Vivíamos en el sur del Gran Buenos Aires, en José Mármol. Así que mi papá iba todos los días al centro a entregar la tira al diario. Acompañarlo era una aventura. Entrar a la redacción, ese piso gigante lleno de escritorios y gente, máquinas de escribir, televisores, teletipos escupiendo noticias, me fascinaba. Todo el mundo me saludaba y me ofrecía papeles y marcadores para dibujar.
Y cada vez que alguien mencionaba nuestro parecido, él –para mi orgullo– respondía “Es mi versión mejorada”. Además, me dejaba “mandar” la tira, que, lejos del send de hoy, consistía en depositarla en una cajita de madera y al grito de “¡Materiaaaaaal!” bajarla –mediante un sistema de poleas y roldanas– al piso inferior, a Diagramación.


Esa sección era de las que más me gustaban. Allí había tipos con guardapolvos azules, mesas de corte, escuadras enormes y lápices mecánicos de grafito muy grueso. También dos máquinas de fotolitos (una especie de cámara de fotos gigante) con las que me dejaban reproducir mis dibujos; quedaban con un brillo y una nitidez que superaban al original. Después solíamos visitar la sala de máquinas, donde se imprimía el diario. Era muy ruidosa e imponente. Todavía recuerdo el perfume de la tinta y el papel. Los operarios usaban algodones en los oídos así que mucho no saludaban.


Y, para completar el recorrido, a la salida veíamos a los empleados cargando pilones de diarios en los camiones, listos para ser repartidos.
En la feria del libro, en una de las clásicas mesas redondas a sala llena, organizadas por Ediciones de la Flor, desde el público levanté la mano (tenía 10 años) y le pregunté qué era Clemente para él.

–Un hijo, como el que hace la pregunta– respondió.
La explosión de Clemente en el mundial del 78, la llegada de Clemente a la tele, a Carozo y Narizota entrevistando a mi viejo en casa y todo el barrio en la puerta… El merchandising de Clemente era infinito: había desde cepillos de dientes hasta zapatillas, pasando por agendas, chocolatines, pastillas, pistolas de agua, cartucheras… En los cines se sorteaban muñecos gigantes del Negro de Camerún, y el cuartito de herramientas del fondo de casa estaba lleno de cajas de aceitunas que le habían regalado… Todo el mundo le pedía un Clemente (lo siguen haciendo) y no había un negocio en el barrio que no tuviera uno colgado en la pared.
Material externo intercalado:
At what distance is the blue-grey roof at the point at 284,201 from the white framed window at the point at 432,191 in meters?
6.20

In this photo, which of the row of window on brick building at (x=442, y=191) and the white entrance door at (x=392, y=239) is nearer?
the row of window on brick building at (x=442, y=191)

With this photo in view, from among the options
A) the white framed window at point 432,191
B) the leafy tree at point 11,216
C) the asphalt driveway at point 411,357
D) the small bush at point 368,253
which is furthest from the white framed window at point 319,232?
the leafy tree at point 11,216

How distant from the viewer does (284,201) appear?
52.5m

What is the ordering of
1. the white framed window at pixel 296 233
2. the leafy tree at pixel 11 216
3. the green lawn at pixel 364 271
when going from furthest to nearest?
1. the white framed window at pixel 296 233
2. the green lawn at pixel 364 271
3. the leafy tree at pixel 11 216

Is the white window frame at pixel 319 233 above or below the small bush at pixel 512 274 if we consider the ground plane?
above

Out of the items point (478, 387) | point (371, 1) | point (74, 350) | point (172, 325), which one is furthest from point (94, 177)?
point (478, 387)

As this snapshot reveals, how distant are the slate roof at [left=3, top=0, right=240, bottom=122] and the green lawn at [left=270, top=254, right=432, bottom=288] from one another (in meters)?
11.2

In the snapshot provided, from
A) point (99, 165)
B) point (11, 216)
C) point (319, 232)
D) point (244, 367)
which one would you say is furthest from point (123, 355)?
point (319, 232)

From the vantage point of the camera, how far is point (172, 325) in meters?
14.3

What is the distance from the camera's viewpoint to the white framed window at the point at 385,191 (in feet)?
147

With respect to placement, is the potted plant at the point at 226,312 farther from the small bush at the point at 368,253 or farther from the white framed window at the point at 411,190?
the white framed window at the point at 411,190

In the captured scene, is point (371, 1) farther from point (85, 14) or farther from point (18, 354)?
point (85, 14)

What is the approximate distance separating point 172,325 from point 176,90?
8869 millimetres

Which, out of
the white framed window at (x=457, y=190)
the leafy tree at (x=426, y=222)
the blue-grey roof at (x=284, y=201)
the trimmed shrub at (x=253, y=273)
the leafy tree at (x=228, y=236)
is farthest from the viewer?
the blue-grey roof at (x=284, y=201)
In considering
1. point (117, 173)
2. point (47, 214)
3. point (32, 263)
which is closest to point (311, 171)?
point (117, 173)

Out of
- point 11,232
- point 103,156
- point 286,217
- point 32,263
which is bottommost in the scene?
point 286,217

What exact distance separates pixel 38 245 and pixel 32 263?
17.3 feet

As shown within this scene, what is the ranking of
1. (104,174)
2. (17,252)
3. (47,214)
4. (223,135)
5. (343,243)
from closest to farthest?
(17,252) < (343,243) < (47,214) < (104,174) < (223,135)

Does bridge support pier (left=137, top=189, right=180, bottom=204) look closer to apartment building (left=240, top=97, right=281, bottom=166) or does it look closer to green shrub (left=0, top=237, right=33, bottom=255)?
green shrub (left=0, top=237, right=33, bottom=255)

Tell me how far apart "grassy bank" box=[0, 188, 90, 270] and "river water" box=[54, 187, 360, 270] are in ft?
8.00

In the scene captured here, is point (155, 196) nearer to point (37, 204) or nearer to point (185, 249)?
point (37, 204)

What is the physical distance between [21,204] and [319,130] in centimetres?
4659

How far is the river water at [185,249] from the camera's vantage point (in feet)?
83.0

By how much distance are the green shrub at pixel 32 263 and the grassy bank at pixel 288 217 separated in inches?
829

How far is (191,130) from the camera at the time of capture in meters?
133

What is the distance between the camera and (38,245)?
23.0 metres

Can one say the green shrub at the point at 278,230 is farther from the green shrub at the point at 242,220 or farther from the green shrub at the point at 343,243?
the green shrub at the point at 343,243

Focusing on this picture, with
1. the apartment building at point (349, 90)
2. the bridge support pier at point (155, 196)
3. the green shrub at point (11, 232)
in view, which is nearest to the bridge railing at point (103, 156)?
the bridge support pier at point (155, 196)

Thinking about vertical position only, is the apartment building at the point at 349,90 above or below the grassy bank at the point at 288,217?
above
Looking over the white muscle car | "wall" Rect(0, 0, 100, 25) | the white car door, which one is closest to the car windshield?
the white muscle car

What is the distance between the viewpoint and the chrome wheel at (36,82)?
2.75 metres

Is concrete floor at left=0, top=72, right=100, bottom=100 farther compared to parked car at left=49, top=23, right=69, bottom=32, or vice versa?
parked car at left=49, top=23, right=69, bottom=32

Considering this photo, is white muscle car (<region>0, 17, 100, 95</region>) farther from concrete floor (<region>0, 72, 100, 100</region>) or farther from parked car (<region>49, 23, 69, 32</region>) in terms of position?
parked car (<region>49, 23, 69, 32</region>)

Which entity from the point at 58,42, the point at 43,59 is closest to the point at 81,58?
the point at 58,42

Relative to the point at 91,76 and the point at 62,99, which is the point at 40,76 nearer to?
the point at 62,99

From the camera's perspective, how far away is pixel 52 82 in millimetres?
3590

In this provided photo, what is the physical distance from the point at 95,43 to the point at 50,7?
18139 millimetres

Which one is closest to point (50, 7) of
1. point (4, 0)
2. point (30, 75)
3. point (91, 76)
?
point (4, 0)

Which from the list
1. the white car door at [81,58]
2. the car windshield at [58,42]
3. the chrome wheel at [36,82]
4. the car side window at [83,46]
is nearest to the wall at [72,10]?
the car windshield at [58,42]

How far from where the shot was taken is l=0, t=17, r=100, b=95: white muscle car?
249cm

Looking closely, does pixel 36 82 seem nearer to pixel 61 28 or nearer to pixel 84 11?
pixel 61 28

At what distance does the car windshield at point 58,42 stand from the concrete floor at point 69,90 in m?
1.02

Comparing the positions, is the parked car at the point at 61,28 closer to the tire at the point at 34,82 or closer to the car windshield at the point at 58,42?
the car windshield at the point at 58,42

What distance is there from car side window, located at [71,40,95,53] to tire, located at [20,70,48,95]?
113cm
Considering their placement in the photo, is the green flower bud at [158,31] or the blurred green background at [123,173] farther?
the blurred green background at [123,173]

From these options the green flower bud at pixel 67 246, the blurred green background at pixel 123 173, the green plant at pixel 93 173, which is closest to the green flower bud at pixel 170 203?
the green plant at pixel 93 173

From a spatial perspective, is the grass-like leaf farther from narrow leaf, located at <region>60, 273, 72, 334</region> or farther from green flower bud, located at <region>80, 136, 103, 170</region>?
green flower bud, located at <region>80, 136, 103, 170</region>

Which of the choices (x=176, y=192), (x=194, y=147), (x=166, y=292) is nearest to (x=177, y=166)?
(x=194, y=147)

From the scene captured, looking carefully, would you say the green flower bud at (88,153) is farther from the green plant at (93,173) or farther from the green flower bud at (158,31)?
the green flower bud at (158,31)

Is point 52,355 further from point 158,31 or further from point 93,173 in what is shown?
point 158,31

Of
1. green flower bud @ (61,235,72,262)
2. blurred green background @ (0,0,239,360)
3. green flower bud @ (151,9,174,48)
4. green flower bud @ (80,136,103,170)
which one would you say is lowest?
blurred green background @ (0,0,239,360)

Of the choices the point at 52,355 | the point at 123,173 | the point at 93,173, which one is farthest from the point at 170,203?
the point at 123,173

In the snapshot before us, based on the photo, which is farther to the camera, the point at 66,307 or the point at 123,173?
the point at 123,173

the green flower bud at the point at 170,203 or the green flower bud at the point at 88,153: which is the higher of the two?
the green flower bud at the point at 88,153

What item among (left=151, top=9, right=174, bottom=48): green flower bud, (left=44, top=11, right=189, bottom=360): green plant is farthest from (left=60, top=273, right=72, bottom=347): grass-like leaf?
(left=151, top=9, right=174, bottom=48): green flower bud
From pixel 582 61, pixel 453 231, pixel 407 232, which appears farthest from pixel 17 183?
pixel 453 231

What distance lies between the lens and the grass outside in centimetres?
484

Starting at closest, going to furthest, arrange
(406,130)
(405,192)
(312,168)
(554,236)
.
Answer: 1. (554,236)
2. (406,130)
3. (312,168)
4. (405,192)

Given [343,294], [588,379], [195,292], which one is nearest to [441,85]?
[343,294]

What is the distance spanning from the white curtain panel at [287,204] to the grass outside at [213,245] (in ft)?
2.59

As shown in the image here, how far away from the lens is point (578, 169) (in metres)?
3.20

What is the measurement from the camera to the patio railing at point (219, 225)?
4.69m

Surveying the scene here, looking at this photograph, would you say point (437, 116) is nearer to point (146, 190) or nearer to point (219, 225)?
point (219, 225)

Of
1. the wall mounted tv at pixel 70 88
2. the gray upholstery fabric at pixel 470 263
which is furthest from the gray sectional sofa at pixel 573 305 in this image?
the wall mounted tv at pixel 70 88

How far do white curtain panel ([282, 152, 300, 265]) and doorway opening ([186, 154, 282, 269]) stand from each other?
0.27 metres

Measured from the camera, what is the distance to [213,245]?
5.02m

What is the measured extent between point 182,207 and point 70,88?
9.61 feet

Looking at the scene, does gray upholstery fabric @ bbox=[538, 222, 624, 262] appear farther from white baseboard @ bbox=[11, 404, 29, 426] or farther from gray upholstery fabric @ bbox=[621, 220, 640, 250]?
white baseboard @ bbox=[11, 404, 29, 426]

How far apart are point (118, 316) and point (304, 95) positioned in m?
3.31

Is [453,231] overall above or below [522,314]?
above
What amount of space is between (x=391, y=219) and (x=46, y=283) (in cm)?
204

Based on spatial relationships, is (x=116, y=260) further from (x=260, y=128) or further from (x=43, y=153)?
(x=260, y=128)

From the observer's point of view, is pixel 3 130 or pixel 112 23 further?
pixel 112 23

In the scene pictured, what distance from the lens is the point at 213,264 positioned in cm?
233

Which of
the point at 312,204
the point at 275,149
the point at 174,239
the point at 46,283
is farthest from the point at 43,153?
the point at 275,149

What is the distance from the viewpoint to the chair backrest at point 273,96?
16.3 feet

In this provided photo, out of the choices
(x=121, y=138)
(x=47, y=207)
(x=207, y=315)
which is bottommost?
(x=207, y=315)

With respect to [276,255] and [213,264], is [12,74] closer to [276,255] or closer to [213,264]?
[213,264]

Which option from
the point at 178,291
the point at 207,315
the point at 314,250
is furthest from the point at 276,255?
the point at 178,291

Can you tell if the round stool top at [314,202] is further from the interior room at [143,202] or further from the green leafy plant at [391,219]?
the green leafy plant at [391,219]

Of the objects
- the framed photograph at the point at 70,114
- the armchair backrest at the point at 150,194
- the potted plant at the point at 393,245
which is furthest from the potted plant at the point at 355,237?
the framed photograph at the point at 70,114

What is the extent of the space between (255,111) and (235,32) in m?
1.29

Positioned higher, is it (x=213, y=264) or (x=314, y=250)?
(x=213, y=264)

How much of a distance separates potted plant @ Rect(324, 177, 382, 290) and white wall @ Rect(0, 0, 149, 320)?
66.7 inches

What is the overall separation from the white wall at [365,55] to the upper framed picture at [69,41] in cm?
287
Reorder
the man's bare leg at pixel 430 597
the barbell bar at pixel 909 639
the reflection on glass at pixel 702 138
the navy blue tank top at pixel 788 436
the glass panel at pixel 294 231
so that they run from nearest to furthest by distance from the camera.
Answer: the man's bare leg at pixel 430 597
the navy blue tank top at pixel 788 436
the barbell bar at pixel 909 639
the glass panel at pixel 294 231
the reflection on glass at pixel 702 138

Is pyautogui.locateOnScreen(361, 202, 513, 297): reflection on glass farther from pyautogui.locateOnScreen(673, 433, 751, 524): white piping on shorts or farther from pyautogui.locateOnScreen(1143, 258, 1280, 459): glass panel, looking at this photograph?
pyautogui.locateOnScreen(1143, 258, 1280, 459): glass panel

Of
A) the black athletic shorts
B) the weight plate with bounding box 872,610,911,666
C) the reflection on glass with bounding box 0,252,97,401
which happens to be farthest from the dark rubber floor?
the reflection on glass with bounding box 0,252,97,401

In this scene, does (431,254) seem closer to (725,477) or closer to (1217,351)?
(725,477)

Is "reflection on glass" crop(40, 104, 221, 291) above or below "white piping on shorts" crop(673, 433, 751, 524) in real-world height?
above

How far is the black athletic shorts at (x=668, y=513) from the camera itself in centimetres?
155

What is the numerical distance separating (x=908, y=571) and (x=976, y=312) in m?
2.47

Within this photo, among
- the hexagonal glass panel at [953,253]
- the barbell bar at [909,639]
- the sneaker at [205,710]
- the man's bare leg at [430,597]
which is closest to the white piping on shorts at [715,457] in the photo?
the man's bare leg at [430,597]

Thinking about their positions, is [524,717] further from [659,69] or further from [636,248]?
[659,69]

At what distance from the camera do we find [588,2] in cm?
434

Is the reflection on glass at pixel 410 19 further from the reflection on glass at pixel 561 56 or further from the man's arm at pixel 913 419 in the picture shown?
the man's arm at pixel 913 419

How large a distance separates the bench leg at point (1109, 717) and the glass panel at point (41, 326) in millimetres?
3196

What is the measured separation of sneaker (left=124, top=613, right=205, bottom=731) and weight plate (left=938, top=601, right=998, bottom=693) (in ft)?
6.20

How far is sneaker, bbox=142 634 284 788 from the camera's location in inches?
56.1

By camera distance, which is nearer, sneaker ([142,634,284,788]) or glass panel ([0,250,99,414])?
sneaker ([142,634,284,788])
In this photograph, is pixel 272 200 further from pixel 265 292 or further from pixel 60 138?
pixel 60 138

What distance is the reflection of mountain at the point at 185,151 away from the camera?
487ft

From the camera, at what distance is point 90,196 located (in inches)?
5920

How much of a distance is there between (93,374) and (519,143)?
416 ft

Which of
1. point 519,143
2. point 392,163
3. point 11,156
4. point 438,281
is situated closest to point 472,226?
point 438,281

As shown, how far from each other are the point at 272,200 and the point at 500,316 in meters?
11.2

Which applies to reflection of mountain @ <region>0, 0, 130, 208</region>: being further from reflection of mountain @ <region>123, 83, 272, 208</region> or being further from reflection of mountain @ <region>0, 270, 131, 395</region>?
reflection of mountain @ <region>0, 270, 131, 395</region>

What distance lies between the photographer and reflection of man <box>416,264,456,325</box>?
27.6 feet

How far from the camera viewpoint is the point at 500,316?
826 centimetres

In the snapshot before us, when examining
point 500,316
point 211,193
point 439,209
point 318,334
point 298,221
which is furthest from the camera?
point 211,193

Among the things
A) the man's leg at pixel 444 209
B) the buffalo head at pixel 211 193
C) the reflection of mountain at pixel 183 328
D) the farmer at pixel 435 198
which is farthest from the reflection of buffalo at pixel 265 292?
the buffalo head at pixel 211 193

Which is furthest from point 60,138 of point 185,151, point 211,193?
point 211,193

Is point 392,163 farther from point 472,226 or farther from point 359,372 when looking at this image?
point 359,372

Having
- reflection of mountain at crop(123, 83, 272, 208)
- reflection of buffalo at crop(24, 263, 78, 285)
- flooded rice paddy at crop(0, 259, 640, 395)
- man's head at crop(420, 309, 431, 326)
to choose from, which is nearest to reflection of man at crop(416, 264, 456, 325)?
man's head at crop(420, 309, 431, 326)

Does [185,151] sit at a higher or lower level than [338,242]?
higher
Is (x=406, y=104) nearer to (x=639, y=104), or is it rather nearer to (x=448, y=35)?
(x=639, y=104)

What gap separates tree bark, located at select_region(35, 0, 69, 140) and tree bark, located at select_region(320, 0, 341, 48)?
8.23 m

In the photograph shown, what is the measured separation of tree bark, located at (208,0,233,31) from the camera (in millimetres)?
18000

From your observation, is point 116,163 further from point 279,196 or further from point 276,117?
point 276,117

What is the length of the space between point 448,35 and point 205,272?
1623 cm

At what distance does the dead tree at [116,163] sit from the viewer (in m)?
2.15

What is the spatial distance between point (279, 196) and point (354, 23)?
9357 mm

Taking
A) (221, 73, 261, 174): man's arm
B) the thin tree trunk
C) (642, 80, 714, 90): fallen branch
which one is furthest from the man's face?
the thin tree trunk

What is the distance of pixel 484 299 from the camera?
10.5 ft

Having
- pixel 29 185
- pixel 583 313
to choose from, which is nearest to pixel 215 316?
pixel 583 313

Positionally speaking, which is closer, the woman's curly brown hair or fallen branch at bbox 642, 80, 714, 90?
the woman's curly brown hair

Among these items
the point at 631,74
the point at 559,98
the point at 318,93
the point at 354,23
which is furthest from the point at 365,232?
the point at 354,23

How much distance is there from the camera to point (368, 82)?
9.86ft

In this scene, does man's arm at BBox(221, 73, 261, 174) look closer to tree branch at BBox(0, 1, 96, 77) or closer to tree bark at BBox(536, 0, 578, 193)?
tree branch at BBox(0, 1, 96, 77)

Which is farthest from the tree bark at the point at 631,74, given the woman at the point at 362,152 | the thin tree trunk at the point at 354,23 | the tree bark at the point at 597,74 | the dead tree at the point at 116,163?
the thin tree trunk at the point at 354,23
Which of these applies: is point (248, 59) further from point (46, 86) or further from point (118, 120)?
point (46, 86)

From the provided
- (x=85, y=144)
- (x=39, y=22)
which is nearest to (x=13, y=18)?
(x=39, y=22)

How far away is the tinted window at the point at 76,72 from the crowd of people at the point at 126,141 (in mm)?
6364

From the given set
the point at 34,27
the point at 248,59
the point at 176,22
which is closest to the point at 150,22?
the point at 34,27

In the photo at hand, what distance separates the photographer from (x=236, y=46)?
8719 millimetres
Los años pasaron y yo me convertí en un colega de mi padre. Al principio tenía mi mesa de dibujo a metros de la suya. Aprendí mucho viendo cómo laburaba, observando cuidadosamente sus libros, estudiando los mecanismos, charlando con él, atendiendo sus consejos.


También los de sus amigos dibujantes: Quino, los negros Fontanarrosa y Crist, Bróccoli, Tabaré, Maicas, Garaycochea, Ferro… Cada uno con su estilo, su forma de expresarse, de contar. Me prestaba libros de Steimberg, de Sempé, de Oski, de Steadman, de Copi, de Kalondi… muchos todavía los conservo. Oscar Wilde decía que en el arte todos somos hijos de alguien. En mi caso particular, lo soy doblemente.


Ya no tengo la mesa de dibujo a metros de la suya, pero seguimos intercambiando dibujos, conversando sobre técnicas, ideas y proyectos, con idéntico entusiasmo. Creo que él –junto con otros dibujantes– allanó muchos caminos para los de mi generación. Nos enseñó que el oficio del humor gráfico puede ser más que hacer dibujos que muevan a la risa.
Y que se puede hacer desde lo que uno es, desde lo que uno piensa y siente; humor de autor.


Mi opinión sobre mi viejo como dibujante, como artista, puede que no sea del todo objetiva. Pero creo no exagerar si digo que es uno de los grandes de la historia del humor gráfico de nuestro país. No sólo por su evidente capacidad para el dibujo y para generar humor, sino porque supo desde el principio conectarse con la gente, con el pueblo. Expresarse y, a la vez, expresar un sentimiento colectivo, lograr –con total naturalidad– que nos sintamos identificados con sus dibujos.


Su laburo tiene el pulso de la actualidad, de la que está en la superficie y de la otra: la más profunda, la celeste diría Marechal. En pocas palabras, creo que consiguió lo que está reservado a unos pocos: ser un artista popular, un artista querido por la gente.